Homework id: shellscript; Extension: sh; For this assignment, the script file I turn in would be named jgc53_shellscript.sh. Note that you will not turn in any files in the pdb_files directory: I’ll generate those using your script.

E-mail your shell script as an attachment to gregcaporaso@gmail.com.

Regular Expressions (20 points)

Download the EMP minimal mapping file here. You’ll need to unzip that file to get started. You can read about the file format here.

Perform the reformatting steps described below. You’ll turn in one metadata mapping file, reformatted as described below. You’ll also turn in a patterns file, which will be a text file containing list of the search and replace patterns that were applied to perform the reformatting, including “comment” lines before each pair of patterns describing what the following pattern does. Comment lines must begin with the # symbol so they can be computationally differentiated from non-comment lines.

Each line in your patterns file should contain exactly one regular expression pattern: for each task you should have the search pattern on one line, followed by the replace pattern on the next line. These patterns must work in either TextWrangler or jEdit (I don’t care which, but your patterns must work in one of the two).

The tasks you must achieve are as follows:

  1. Replace all fields where full text is no_data with NA
  2. Reorder the columns so the final output is in this order: SampleID, BarcodeSequence, LinkerPrimerSequence, LATITUDE, LONGITUDE, PRINCIPAL_INVESTIGATOR, COUNTRY, STUDY_ID, [intermediate fields: order doesn’t matter], Description
  3. Append emp.summer2012. to the beginning of each line except the header line.
  4. Reformat RUN_DATE entries to contain full year (four digits rather than two)
  5. Create two new fields from PCR_PRIMERS field: FWD_PCR_PRIMER and REV_PCR_PRIMER where each field contains the primer nucleotide sequence only (ie., including only the IUPAC nucleotide characters).
  7. TAXONID and PMID refer to NCBI database entries. What do these mean? Thinking ahead, how might you automatically acquire the information that these terms refer to? Do some research... (NOTE: nothing to turn in for this one, but I will call on people in class to share their ideas.)

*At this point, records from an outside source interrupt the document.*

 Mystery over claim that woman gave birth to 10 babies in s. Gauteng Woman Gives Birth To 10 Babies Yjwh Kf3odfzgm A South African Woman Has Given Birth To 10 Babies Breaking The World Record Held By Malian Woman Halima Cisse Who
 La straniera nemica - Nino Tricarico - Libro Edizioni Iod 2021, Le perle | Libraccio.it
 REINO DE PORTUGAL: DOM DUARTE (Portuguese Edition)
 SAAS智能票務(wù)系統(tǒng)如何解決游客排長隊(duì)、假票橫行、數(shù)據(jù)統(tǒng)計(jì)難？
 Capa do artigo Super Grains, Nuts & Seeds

Homework id: regex; Extension: txt; For this assignment, the patterns file I turn in would be named jgc53_regex.txt. The metadata mapping file should be named <nau_id>_emp_11sept2012_minimal_mapping_file.txt where <nau_id> is your NAU identifier. Mine would be jgc53_emp_11sept2012_minimal_mapping_file.txt.

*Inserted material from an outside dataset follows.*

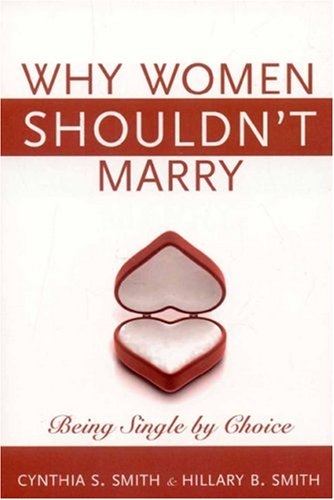 Imagen de archivo de Why Women Shouldn't Marry: Being Single by Choice a la venta por HPB-Diamond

E-mail these three files as attachments to gregcaporaso@gmail.com.

GC content (due 21 Jan 2014) (10 points)

Download a genome and compute its GC content (i.e., the percent of the genome that is composed of G or C). Turn in a max of one page describing the steps that you took to achieve this, including failed attempts, and the genome you selected (include a link to the download page) and the GC content that you computed.

Note that there are various ways that you can just look up the GC content, including via the IMG website. I’m asking you to compute it, and you’re being graded on your description of the process. Getting the right answer is a bonus (i.e., if you spend a couple of hours trying, and get it wrong, you’ll be graded on your well-documented effort, not your final answer).

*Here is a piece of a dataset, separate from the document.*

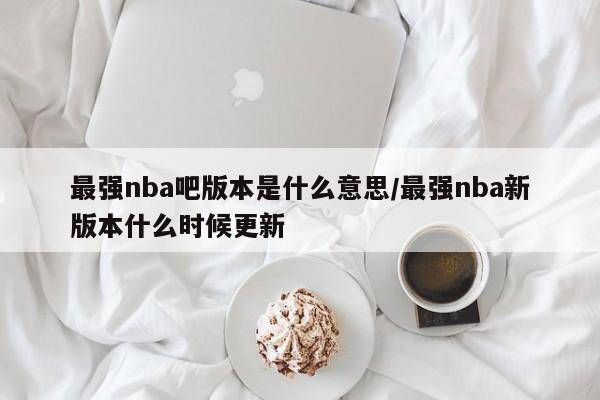 最强nba吧版本是什么意思/最强nba新版本什么时候更新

Hints: Start with the IMG Genome Browser, and work with a bacterial, archaeal or viral genome.

Be creative - there are many ways to achieve this.


Homework id: gc_content; Extension: pdf; For this first assignment, the file I turn in would be named jgc53_gc_content.pdf.

Text editor (due 21 Jan 2014)

Download and install a text editor. Use one of the ones recommended in PCFB. There is nothing to turn in for this assignment.